RegExMatch on binary data from FileRead Topic is solved

Get help with using AutoHotkey (v1.1 and older) and its commands and hotkeys
User avatar
jeeswg
Posts: 6902
Joined: 19 Dec 2016, 01:58
Location: UK

RegExMatch on binary data from FileRead

28 May 2017, 12:25

How can RegExMatch be reliably performed on a binary file?

Code: Select all

q:: ;test RegExMatch on binary data
FileGetSize, vSize, % A_AhkPath
VarSetCapacity(vData1, vSize, 1)
FileRead, vData2, % "*c " A_AhkPath
DllCall("kernel32\RtlMoveMemory", Ptr,&vData1, Ptr,&vData2, UPtr,vSize)

vNeedle := "AutoHotkeyGUI"
vSizeNeedle := StrLen(vNeedle)*2
Loop, % Floor(vSizeNeedle/2)
{
	vNum := NumGet(&vNeedle+0, A_Index*2-2, "UShort")
	vNeedleRegEx .= "\x{" Format("{:04X}", vNum) "}"
}

MsgBox, % RegExMatch(vData1, vNeedleRegEx)*2-2 ;842752 first time, -2 afterwards
MsgBox, % RegExMatch(vData2, vNeedleRegEx)*2-2 ;-2
return
[EDIT:] The only useful link I've found on this:
[SOLVED] AHK_L unicode - binary search problem - Ask for Help - AutoHotkey Community
https://autohotkey.com/board/topic/7749 ... h-problem/

Code: Select all

VarSetCapacity(v, 8, 1), NumPut(0x1020304000000000, v, 0, "int64")  ; (reversed byte order)
MsgBox % (RegExMatch(v, "\x{3040}\x{1020}") - 1) * 2
homepage | tutorials | wish list | fun threads | donate
WARNING: copy your posts/messages before hitting Submit as you may lose them due to CAPTCHA
User avatar
jeeswg
Posts: 6902
Joined: 19 Dec 2016, 01:58
Location: UK

Re: RegExMatch on binary data from FileRead  Topic is solved

11 Sep 2017, 12:17

The problem was simply that the line vNeedleRegEx := "" was missing, without it, the needle string was growing every time.

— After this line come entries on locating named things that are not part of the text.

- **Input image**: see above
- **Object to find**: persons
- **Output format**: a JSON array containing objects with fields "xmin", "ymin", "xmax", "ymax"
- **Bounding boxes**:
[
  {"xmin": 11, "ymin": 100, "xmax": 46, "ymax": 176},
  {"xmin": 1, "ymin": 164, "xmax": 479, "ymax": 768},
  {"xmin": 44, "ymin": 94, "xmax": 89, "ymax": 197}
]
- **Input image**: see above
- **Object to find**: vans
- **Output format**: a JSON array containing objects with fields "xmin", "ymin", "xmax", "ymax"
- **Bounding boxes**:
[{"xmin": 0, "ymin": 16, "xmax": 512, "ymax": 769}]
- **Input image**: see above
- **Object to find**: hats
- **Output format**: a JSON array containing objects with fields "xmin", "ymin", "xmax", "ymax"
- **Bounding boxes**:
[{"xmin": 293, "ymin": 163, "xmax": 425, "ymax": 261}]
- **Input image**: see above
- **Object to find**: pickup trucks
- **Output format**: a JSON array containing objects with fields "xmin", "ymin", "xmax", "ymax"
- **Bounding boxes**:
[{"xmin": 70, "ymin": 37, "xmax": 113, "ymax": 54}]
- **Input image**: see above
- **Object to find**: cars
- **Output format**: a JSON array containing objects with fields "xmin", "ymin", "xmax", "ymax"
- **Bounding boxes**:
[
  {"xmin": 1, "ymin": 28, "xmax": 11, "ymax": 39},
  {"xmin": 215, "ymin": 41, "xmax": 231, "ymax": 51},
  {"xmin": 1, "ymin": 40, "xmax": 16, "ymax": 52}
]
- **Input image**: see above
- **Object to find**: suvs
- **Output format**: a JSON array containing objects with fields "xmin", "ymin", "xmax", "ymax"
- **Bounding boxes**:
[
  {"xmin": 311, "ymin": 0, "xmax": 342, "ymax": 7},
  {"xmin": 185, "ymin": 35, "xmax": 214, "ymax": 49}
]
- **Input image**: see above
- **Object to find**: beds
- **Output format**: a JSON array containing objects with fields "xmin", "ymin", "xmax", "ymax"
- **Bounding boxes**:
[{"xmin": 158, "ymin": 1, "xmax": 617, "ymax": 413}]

This script works every time now. The idea is to search binary data for a string. It appears that you can't do FileRead and immediately perform a RegExMatch on the data, you have to first copy the data to a ready-made variable, and then perform a RegExMatch.

Code: Select all

q:: ;RegExMatch on binary data
FileGetSize, vSize, % A_AhkPath
VarSetCapacity(vData1, vSize, 1)
FileRead, vData2, % "*c " A_AhkPath
DllCall("kernel32\RtlMoveMemory", Ptr,&vData1, Ptr,&vData2, UPtr,vSize)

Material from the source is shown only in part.